Hacker News new | ask | show | jobs
by periheli0n 1850 days ago
This is about achieving Deep learning on Neuromorphic hardware. Large research teams have been working on it for decades. Billions of dollars/Euros/Pounds must have been poured into it. Still, their devices and algorithms get blown out of the water by an off-the-shelf GPU plus tensorflow, pytorch, what have you.

Hats off for the authors' achievement, this is no small feat and something that has been tried for years. But IMHO it's time that field moved on from running after matrix accelerators and focused on the real advantages of event-based computing: asynchronous, low-latency, event-based signal processing.

2 comments

It's not quite correct to say this is only for achieving deep learning. Gradient-based parameter optimisation is still a useful tool, even for small shallow networks that would be ideal for event-based signal processing.

Even for small-network tasks, training spiking networks has been non-trivial. This paper provides a way to get exact gradients, implying probably faster optimisation than using surrogate gradients or other approximation methods for SNNs.

You are totally right. The algorithm itself is a potential game-changer. I guess I was carried away by the pitch in the abstract that starts off with deep learning.

Personally I think that way too many resources were wasted on trying to make better deep networks with spikes. In my opinion it is much more promising to apply spiking networks on problems that are inherently event-based.

Having a functional backpropagation algorithm such as the one provided can help with that, obviously.

Based on reading just the abstract so far, it seems to me the event-based application of this algorithm makes absolute sense. Temporal importance can be effectively characterized in memristors. At the risk of making a comparison similar to that of Andrew Ng's a decade ago, I think this approach paired with something like a ReRAM crossbar is quite an effective rough analogue to the voltage potentials across a group of neurons in the brain.

I applaud this team's efforts. A real breakthrough.

interesting. where would one start reading about all this?
You could start with Intel‘s Loihi Press release: https://www.intel.com/content/www/us/en/research/neuromorphi...

There you get the full dose of hype for neuromorphic computing, but without any critical reflection (naturally, since it’s a press release advertising a product).

Unfortunately I am not aware of literature that provides critical review of neuromorphic computing. You have to read between the lines of the research papers to find out that the field has failed to live up to the promise of lower-energy deep learning (which was a misguided promise from the outset, IMHO).

Could you elaborate on why you think low energy deep learning was a misguided promise for SNNs? Just came across them for the first time last week and the low energy promise seemed like their most interesting aspect!
Deep learning is fundamentally linear algebra. Spiking networks are fundamentally event-based processors. The two concepts don’t play well together.

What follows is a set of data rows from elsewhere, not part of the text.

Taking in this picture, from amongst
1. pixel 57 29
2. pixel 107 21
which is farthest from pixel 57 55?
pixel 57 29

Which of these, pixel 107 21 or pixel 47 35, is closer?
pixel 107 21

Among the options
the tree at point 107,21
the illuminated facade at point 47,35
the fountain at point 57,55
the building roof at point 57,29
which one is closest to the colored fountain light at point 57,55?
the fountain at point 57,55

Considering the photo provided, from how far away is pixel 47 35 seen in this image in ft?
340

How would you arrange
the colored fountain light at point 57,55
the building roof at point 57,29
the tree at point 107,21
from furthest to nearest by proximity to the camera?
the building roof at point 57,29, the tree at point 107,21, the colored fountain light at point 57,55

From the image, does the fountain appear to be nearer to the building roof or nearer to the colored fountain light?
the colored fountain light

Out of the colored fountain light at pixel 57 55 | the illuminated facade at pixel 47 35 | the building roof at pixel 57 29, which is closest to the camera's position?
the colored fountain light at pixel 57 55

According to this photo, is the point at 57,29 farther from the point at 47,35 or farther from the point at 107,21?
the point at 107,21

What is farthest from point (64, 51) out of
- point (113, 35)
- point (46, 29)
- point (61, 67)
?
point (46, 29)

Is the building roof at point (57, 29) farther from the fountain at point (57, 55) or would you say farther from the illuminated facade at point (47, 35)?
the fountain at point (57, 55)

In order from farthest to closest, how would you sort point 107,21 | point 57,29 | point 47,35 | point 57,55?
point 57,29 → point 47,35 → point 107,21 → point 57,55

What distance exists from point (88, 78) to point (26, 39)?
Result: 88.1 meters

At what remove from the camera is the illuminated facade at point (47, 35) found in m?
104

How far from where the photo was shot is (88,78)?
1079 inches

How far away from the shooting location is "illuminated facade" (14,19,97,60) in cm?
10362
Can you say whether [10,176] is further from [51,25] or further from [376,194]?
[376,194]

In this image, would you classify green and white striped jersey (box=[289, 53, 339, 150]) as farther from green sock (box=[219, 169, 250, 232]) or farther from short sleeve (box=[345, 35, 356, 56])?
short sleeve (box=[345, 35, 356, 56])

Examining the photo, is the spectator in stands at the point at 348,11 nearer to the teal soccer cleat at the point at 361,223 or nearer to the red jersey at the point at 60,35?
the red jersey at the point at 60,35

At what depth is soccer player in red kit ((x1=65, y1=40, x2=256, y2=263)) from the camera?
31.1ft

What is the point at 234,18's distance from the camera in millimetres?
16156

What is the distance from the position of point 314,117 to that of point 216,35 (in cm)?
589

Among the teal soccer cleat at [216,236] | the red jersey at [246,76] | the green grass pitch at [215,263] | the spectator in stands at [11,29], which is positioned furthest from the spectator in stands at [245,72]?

Many researchers have been trying hard to shoe-horn deep ANNs into spiking networks for the last 10 years. But this doesn’t change the fact that linear algebra is best accelerated by linear algebra accelerators (i.e. GPUs/TPUs).

Generally, spiking networks will likely have an edge when the signals they are processing are events in time. For example, when processing signal streams from event based sensors, like silicon retinas. There’s also evidence that event-based control has advantages over their periodically-sampling equivalents.

If you bring activation sparsity into the mix, the advantage of SNN processors over GPUs/TPUs becomes more clear. Loss-gradient-based optimisation approaches are great because they give you a tool to include e.g. sparsity regularisation into the loss. Encouraging sparse activity makes simple linear algebra a poor fit for network activation, and SNN processors a much better fit.
But is sparse activation sufficient to motivate the use of SNNs? In my opinion one needs a temporal component as well.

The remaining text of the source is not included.